**Collected data**.
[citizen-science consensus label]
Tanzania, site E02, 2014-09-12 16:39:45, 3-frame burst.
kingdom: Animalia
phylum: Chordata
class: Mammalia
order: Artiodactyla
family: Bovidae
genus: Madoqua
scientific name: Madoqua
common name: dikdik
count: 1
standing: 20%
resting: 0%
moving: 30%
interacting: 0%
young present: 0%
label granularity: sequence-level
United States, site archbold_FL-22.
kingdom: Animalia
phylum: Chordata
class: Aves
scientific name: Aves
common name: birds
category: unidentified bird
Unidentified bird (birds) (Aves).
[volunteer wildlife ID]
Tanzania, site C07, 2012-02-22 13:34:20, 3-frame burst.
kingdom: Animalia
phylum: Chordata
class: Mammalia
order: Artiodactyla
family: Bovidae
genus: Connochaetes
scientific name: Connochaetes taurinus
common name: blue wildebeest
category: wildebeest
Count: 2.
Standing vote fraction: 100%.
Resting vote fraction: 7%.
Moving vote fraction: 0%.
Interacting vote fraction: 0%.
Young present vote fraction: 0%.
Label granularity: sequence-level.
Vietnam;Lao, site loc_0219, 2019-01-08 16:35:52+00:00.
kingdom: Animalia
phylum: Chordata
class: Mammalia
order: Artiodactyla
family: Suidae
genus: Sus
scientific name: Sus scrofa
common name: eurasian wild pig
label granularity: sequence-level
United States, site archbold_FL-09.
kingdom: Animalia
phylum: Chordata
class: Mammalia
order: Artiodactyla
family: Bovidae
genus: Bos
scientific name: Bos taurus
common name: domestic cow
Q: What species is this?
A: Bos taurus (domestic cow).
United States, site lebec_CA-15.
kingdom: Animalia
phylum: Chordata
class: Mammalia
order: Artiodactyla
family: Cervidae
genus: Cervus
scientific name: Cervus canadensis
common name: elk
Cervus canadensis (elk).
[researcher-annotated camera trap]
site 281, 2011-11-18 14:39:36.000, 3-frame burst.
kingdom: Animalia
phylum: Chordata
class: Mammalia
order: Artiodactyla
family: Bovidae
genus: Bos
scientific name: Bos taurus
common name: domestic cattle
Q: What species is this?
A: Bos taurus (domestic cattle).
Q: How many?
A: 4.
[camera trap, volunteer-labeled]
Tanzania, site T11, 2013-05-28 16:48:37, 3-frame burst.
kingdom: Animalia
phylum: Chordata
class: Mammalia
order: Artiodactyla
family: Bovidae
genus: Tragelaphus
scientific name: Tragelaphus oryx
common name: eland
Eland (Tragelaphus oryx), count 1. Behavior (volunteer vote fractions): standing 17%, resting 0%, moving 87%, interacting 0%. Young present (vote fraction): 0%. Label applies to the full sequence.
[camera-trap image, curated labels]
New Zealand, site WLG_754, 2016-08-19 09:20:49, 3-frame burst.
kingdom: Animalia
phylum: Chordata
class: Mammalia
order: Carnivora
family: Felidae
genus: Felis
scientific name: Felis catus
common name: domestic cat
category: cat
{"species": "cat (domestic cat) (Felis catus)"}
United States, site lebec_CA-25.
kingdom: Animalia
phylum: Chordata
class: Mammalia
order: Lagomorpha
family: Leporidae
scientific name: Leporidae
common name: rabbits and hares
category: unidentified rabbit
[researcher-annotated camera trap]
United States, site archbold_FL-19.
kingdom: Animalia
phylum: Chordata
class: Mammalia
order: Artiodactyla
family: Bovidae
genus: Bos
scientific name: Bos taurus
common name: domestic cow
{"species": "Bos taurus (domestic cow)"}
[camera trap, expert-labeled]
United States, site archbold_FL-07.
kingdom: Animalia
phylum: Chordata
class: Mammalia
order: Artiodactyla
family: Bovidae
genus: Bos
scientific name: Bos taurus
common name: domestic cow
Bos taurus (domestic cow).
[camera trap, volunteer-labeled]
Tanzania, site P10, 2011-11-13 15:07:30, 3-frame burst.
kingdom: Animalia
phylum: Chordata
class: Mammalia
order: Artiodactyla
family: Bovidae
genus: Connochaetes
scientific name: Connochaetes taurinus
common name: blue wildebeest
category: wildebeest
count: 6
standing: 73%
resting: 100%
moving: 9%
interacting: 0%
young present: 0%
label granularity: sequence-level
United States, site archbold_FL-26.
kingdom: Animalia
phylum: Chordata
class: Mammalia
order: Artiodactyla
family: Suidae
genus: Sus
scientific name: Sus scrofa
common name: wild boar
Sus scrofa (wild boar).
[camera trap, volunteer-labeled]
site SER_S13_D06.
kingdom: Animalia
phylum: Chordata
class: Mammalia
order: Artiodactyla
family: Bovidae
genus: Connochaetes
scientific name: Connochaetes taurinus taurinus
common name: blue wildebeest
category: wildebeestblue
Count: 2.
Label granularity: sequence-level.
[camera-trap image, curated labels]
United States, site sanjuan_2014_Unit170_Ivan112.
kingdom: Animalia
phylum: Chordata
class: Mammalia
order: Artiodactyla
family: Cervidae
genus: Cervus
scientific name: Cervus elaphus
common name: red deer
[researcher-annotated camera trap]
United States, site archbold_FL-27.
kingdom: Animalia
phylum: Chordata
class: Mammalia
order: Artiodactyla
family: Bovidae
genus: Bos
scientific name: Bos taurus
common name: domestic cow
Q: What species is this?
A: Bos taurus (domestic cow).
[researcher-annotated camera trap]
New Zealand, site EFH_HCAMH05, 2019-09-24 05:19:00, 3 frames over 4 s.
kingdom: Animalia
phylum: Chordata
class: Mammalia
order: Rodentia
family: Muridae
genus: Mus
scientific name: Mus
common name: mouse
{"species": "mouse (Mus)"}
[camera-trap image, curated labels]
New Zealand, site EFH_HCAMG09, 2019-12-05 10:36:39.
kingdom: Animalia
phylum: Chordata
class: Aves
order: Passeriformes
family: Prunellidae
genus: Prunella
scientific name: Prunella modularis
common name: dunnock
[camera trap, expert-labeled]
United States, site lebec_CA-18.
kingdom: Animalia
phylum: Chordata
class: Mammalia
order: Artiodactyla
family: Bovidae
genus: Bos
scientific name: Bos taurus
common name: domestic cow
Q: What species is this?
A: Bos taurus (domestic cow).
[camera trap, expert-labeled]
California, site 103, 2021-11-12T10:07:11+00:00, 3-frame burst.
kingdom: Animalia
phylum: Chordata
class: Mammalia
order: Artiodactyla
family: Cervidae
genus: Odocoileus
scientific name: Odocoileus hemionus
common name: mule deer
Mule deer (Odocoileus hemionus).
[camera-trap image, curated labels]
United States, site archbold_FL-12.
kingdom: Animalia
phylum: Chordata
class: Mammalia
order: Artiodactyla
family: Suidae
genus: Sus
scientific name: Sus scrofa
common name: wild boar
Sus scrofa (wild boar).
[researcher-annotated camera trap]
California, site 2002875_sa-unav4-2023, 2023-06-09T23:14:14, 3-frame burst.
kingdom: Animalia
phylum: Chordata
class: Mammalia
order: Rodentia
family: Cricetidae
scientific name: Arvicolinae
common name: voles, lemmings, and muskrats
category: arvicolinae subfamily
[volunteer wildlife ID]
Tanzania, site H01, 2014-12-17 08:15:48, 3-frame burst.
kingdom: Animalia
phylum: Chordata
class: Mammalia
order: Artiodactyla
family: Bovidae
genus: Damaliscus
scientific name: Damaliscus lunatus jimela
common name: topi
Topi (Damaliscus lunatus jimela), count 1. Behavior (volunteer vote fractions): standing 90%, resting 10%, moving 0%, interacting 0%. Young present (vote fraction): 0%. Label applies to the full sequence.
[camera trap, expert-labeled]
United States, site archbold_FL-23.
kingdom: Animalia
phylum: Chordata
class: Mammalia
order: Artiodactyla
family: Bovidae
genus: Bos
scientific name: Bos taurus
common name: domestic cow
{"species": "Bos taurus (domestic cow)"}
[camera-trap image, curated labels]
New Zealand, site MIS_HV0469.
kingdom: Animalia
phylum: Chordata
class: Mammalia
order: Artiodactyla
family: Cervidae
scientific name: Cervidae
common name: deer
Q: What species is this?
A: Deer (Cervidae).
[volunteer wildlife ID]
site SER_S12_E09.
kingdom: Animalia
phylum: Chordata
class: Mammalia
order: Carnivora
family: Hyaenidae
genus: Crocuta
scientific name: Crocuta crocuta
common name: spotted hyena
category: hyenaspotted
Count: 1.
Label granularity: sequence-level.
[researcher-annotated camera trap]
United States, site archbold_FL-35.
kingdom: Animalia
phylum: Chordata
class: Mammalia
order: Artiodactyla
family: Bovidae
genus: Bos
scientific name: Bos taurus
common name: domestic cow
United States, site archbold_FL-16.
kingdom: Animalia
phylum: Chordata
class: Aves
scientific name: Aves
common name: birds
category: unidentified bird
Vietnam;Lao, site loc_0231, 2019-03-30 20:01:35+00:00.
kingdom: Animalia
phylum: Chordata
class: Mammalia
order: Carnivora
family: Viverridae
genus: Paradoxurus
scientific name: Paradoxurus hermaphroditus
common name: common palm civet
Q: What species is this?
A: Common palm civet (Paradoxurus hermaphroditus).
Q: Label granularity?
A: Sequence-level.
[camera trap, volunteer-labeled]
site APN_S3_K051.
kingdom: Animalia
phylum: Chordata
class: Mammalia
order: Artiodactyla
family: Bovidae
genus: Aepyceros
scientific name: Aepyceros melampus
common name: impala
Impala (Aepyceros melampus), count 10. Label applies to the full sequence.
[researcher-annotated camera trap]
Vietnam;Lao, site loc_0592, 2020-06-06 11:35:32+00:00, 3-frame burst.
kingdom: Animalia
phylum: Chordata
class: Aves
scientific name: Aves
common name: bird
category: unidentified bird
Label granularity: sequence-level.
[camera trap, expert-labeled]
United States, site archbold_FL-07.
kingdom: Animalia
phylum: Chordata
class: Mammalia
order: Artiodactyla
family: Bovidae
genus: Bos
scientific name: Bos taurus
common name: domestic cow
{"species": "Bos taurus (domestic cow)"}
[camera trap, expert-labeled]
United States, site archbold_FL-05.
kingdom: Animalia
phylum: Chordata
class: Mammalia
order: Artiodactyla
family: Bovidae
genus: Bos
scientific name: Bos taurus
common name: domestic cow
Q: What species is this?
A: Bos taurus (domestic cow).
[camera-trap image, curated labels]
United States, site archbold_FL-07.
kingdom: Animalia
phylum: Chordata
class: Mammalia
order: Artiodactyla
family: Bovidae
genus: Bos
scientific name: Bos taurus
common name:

**WHAT THE EXERCISE ASKS**. Give the number of lines in the entries above that include the string "burst". Write nothing but that number.

**ANSWER SECTION**. 10